Recorded data:
○ ○ ○ ○ ○
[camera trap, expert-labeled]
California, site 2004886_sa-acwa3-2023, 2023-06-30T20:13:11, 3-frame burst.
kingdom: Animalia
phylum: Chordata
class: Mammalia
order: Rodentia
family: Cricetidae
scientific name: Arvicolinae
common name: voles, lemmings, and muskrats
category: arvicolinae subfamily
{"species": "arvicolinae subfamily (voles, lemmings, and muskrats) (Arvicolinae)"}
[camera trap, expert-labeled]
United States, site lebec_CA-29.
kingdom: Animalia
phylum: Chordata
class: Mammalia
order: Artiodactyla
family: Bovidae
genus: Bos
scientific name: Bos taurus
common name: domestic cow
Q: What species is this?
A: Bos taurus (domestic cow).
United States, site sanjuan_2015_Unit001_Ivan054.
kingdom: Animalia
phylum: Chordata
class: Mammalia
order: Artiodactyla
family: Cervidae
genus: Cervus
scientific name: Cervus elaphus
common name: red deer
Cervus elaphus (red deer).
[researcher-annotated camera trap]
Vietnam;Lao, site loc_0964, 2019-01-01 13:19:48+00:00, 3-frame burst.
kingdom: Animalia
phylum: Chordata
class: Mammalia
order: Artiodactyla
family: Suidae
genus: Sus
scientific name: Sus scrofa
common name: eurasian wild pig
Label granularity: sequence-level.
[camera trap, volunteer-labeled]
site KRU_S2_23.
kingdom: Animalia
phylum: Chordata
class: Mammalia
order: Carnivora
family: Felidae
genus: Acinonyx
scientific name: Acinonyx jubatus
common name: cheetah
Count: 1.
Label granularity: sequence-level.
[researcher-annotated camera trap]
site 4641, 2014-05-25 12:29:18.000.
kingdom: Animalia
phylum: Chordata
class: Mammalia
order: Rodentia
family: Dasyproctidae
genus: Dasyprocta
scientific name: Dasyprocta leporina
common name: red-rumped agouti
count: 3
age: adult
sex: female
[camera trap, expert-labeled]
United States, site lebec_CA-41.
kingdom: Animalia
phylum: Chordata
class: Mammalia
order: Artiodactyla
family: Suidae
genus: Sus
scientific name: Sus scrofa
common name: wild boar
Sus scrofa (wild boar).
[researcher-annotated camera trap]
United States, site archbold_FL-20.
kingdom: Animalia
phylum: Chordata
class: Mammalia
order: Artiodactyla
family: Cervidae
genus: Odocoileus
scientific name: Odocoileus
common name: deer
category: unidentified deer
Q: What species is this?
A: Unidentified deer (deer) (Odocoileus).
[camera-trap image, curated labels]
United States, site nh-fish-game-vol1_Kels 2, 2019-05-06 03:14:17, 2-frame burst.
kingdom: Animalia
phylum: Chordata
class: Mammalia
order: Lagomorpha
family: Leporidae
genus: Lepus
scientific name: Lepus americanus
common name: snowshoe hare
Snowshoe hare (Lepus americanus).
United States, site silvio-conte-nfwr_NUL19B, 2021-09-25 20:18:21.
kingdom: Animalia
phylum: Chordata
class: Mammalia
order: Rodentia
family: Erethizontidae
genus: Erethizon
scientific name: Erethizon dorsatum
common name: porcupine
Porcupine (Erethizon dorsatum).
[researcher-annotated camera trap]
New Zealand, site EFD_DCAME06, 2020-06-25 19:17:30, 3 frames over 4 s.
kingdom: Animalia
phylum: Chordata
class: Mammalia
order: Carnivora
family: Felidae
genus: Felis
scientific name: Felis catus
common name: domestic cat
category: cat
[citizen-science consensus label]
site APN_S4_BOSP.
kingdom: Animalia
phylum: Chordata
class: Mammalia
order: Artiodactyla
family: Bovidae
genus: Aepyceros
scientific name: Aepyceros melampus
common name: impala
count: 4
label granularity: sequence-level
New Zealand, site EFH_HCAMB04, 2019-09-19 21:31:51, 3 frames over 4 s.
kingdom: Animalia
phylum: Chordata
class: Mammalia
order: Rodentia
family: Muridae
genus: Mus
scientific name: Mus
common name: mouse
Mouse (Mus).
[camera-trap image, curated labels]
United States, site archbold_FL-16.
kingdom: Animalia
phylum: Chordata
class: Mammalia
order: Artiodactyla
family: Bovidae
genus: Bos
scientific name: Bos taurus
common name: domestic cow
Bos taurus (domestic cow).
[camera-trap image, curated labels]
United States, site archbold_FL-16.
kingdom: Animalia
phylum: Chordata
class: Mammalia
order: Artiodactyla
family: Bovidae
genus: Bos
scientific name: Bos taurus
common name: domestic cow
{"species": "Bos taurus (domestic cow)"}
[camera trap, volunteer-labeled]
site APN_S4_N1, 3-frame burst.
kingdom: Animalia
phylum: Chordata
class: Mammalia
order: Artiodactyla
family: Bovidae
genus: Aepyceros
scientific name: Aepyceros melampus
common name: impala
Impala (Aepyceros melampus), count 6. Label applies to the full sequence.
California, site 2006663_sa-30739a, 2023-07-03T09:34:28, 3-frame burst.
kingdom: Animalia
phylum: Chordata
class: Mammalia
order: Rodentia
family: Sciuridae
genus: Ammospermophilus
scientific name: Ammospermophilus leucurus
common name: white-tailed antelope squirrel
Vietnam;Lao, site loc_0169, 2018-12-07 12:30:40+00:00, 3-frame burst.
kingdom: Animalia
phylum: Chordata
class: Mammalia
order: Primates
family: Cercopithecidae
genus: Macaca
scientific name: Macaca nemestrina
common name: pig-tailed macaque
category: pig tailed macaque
○ ○ ○ ○ ○
In the listing above, how many lines have the string "California" in them? Reply with only the figure.

Finished exercise:
2